Select Page

In October Oli undertook a two week trip to South Africa to survey apple orchards during blossom, in support of Innovate UK project number 104610. Here’s how he got on.

I began my surveying in Ceres and the Koue Bokkeveld, where I was lucky to find several Gala orchards that had not yet dropped all of their blossoms. My first surprise was just how big South African trees are! Being closer to the equator, South Africa receives much more sunlight than the UK, which allows commercial trees on dwarfing rootstocks to grow up to 4 or even 5 metres if not kept in check. I visited several orchards with 2-3 year old new trees that were larger than established orchards back in England. In particular I visited one Golden Delicious orchard planted in the mid 1990s that had 4 metre trees with trunks over 20cm in diameter – they looked less like fruit trees and more like solid columns of bloom and leaf!

After a successful few days surveying in Ceres, I headed south to the Grabouw area where I had been told the trees were still in bloom. Whereas the Koue Bokkeveld farms are arranged in huge neat grids, the Grabouw orchards are more irregular in shape and (it seems) always on the side of a very steep hill. For these surveys I based myself back in the town of Stellenbosch, which meant dodging troops of baboons on the R45 road every morning on the way to the farms. Grabouw yielded more surveys of Gala, Pink Lady and Kanzi trees.
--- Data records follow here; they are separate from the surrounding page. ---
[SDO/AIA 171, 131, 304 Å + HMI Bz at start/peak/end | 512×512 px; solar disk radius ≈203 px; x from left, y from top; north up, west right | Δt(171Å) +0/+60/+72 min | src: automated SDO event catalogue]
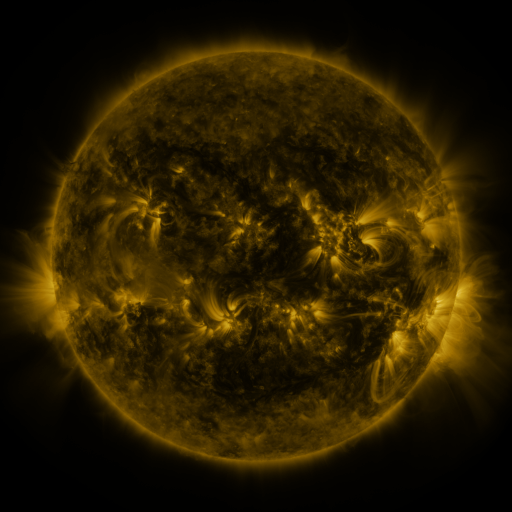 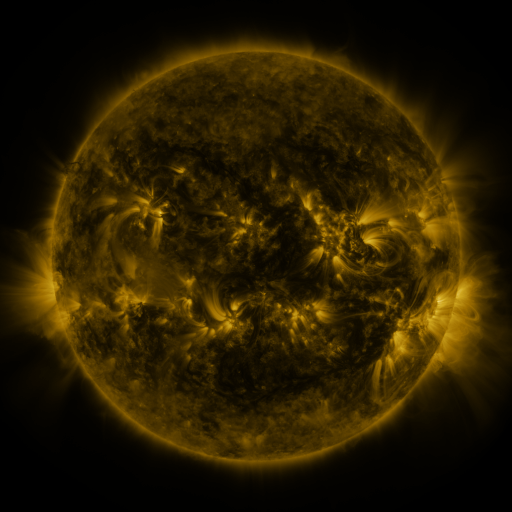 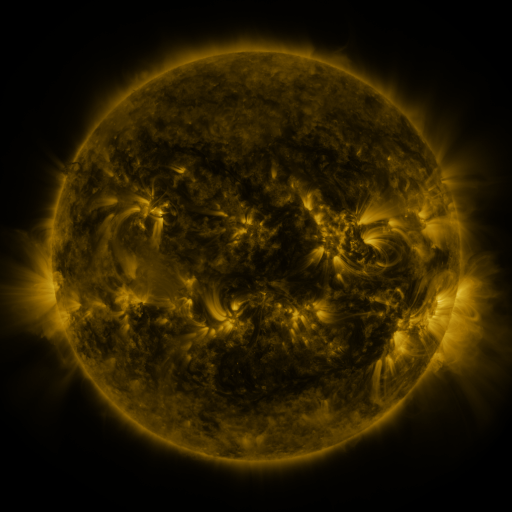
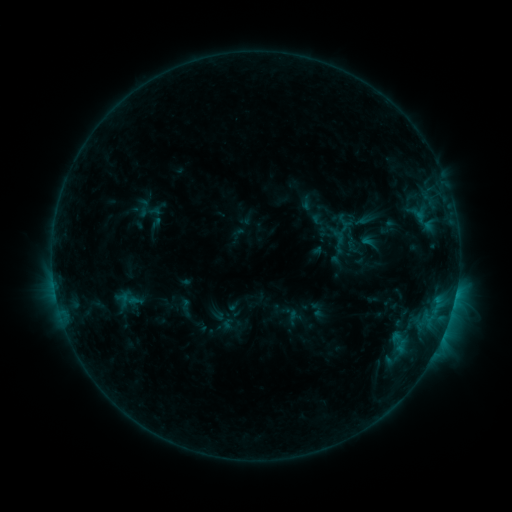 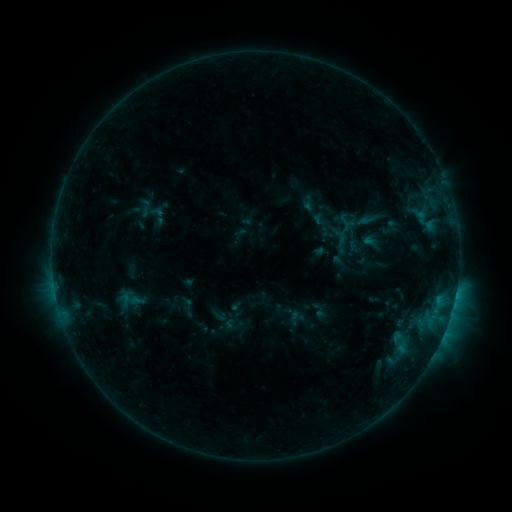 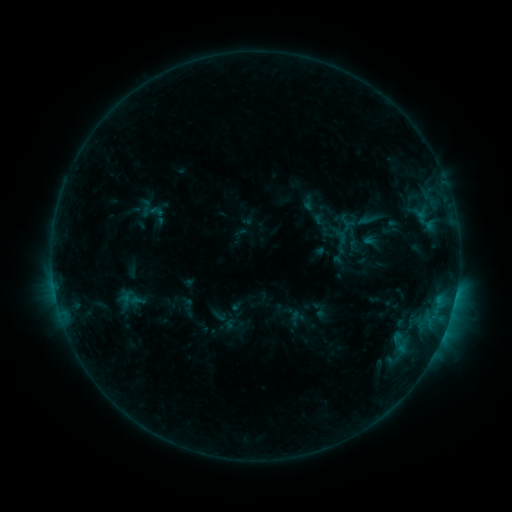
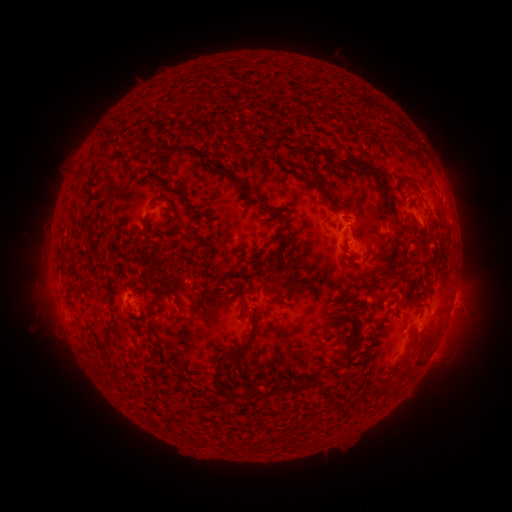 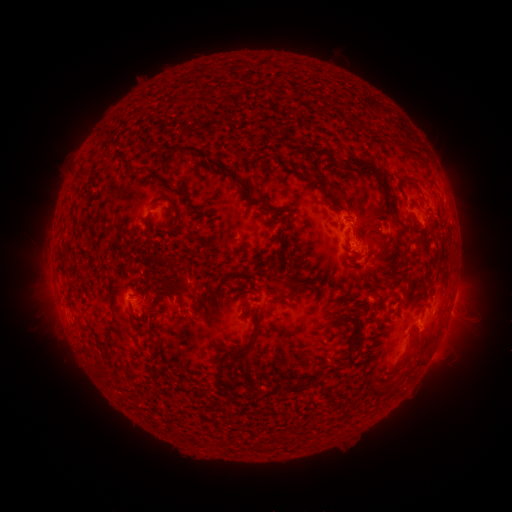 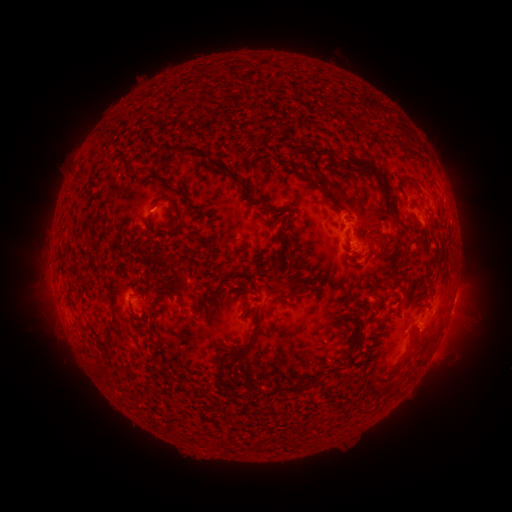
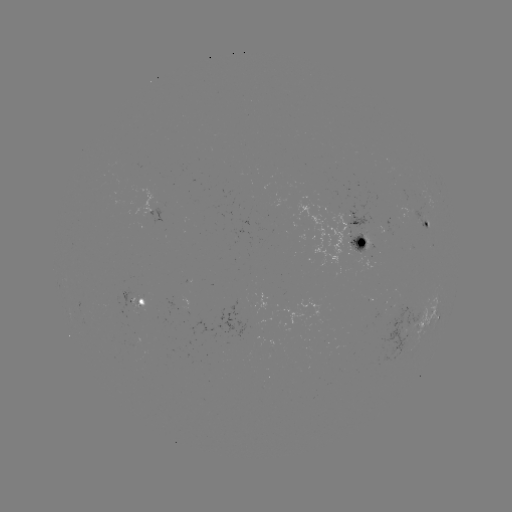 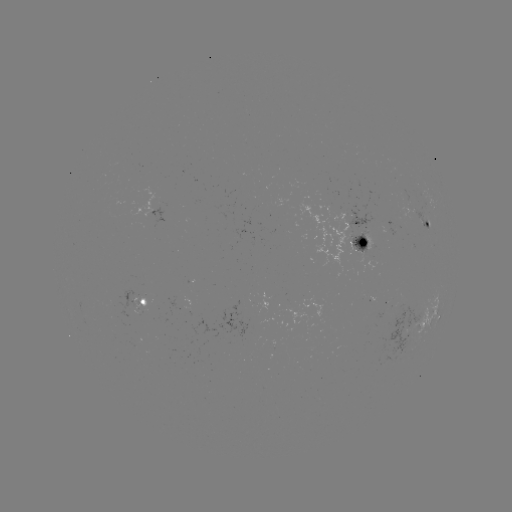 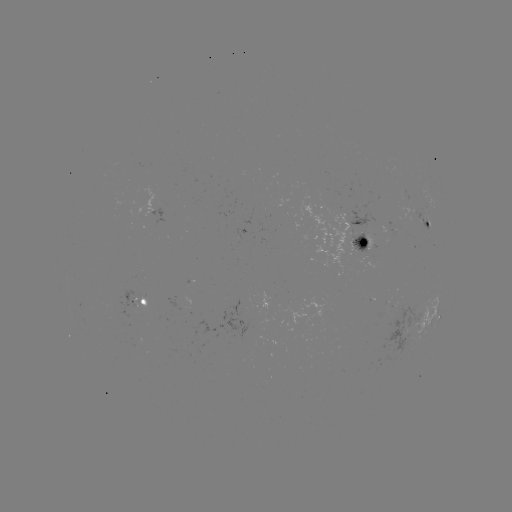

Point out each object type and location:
emerging-flux region: (356, 242)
By the middle of my second week, it was time to admit that the 2019 blossom period was now well and truly over. I had gathered several excellent datasets, plenty to keep the project going until spring in the northern hemisphere when we could survey with more with our UK partner farms. As I had a few days to spare before my flight home, I was able to see some of the sights of Cape Town. Highlights were the brightly coloured houses of the Bo Kaap district, a delicious meal at the Shortmarket Club (thank you Yagro!) and the drive from City Bowl down to Camps Bay and Llandudno. But the pinnacle of the trip was a visit to the penguin colony at Boulder Beach. The beach is a protected nature reserve, but for a small entrance fee you can walk along the raised walkways and see the penguins nesting under the trees or sunbathing on the beach’s boulders. They are very very cute, but also very very smelly…

While South African agriculture is facing a wide range of pressures both natural and manmade, I found the fruit sector to be vibrant, forward thinking and open to new ideas. A two hour time difference to the UK, a warm welcome and great food mean Outfield will certainly be back in South Africa soon!